Serious business, to be sure, serving up a helping of scepticism upon the spreadsheets banked in the (London) Metropolitan Police web site from which this 2012-2013 report is featured:

 wards

Of course a spreadsheet can’t body-scan the ethical innards undergirding its data, but there may be some things to be said on that count. But in the first instance, there are enough spreadsheet-qua-spreadsheet goings-on here to keep us busy for a while.

The spreadsheet interestingly breaks out London crime reports by borough as well as the 624 city electoral wards (remember that number), these averaging about 20 per borough. As I said, there’s a lot to do here. First – and we’ve certainly seen some of these oddments before – I’d muscle a blank row between 4 and 5. Row 4 contains merged global titles which could only complicate any pivot tabling endeavour with faux field headings, and we don’t need that, do we? Second, note the portico of hidden columns locked behind B and G, but I want to hold off on these for the moment.
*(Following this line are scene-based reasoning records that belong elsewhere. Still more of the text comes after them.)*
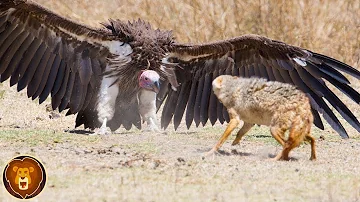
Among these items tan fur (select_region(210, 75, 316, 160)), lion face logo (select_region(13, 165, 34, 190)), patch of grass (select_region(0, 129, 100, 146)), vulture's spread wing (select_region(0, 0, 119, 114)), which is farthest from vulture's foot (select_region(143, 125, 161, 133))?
lion face logo (select_region(13, 165, 34, 190))

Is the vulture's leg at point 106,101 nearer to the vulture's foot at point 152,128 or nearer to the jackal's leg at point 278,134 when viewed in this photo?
the vulture's foot at point 152,128

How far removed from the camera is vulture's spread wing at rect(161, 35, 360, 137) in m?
9.67

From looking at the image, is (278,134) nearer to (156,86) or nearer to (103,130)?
(156,86)

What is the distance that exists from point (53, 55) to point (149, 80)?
4.28ft

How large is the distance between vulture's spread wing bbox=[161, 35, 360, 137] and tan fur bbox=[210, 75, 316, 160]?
1.38m

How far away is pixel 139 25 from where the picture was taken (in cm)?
1038

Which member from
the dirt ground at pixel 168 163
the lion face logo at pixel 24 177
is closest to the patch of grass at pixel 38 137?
the dirt ground at pixel 168 163

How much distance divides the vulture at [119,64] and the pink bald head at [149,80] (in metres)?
0.01

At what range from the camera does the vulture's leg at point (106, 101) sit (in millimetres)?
10133

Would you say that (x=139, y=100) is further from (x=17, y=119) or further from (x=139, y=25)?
(x=17, y=119)

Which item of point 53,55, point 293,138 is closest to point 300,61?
point 293,138

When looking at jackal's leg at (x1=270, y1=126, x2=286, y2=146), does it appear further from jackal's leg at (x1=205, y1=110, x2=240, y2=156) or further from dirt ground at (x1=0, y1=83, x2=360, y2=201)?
jackal's leg at (x1=205, y1=110, x2=240, y2=156)

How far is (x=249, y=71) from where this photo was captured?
34.3 ft

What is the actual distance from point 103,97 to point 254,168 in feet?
10.9
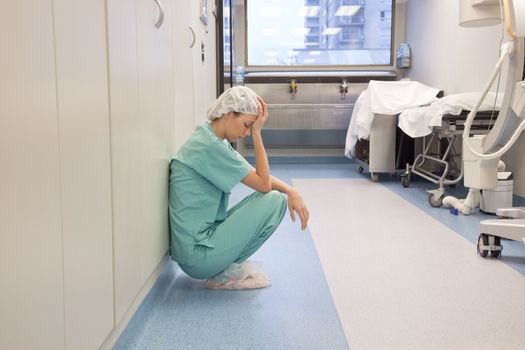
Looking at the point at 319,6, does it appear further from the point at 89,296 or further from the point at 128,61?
the point at 89,296

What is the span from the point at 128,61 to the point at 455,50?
407 centimetres

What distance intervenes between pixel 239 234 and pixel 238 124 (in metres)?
0.40

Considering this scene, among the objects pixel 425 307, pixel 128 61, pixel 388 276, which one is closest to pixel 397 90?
pixel 388 276

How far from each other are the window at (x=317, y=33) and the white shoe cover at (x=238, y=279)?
5.05 m

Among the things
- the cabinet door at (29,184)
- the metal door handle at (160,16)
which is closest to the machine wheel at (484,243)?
the metal door handle at (160,16)

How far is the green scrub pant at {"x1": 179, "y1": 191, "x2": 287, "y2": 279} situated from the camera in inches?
71.9

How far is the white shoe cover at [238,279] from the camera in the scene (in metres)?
1.94

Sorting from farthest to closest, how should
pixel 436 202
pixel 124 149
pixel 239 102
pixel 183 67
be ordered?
pixel 436 202 < pixel 183 67 < pixel 239 102 < pixel 124 149

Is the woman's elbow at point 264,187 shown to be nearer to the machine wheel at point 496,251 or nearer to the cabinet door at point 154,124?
the cabinet door at point 154,124

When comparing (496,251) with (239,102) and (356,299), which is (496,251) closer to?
(356,299)

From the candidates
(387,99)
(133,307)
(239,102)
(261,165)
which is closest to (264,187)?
(261,165)

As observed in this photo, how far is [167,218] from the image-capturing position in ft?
6.25

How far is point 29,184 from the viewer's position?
782 millimetres

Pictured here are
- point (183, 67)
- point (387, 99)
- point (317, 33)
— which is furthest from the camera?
point (317, 33)
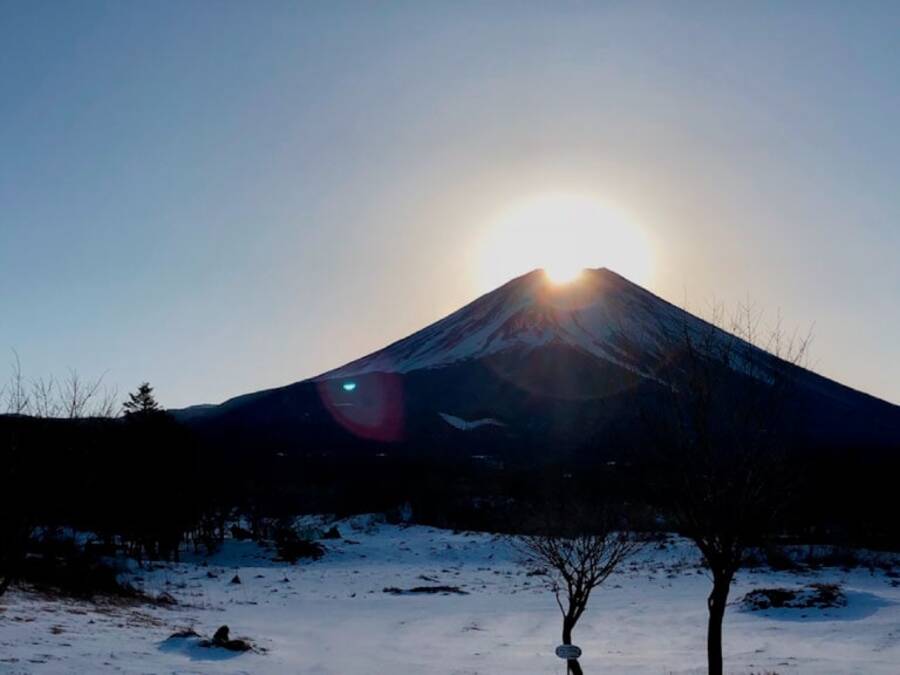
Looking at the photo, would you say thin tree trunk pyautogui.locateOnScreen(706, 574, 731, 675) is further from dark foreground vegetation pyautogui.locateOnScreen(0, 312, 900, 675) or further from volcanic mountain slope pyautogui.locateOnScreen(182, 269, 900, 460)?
volcanic mountain slope pyautogui.locateOnScreen(182, 269, 900, 460)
Now check out the field headings in B6, G6, and H6. The ones in the B and H columns have been colored white, for reasons to which I’m not privy; I’d color them black in the interests of simple visibility. But B6 is wrongly identifies its data Borough Name, when in fact the contents that issue below are wards; I’d thus rename the field Borough Ward. G6, on the other hand, has no title at all, and I can’t explain that either. I’d call the field Borough Name, because that’s where that heading belongs. I’d also select row 6 and free its columns of their Wrap Text shackles, which are snapping field names in odd places, and follow up with a global column autofit. And because column B is thus unnecessarily extruded in virtue of that marquee-length title in B2, I’d either delete the title or move it to the nearly-abandoned A column and autofit B anew.

And note – and this is something I admit I’d never considered – the autofit straightaway uncovers the hidden columns in C:F, too (there seems to be a Visual Basic workaround here if you want the columns to resist exposure; see this discussion It is also fair to ask why these were hidden to begin with, a question that does not mean to allege spreadsheet foul play; after all, the columns were merely and always a double-click away from revelation. It’s possible that these behind-the-scenes data were meant to serve the analytical intents of police only, and were deemed to offer little edification to the public. Still, the question remains.)

But now that those columns are in fact in view, you’ll observe that none of these are titled, either. But before we do the renaming thing, take a look at the formula in C7:

=D17&”/”&E7

That expression means to string together the Month data in the D column – properly realized via the MONTH function – with the slash symbol “/”, and the year, reported in E (i.e., =YEAR(B7) – but we need to return to this field). But what is this formula doing? The formulas’ yields – e.g. 1/2012 – are pure, inanimate text, and I’m at a loss to understand what quantum of additional understanding these outcomes bring to the narrative, though as always, I am happy to be re-educated.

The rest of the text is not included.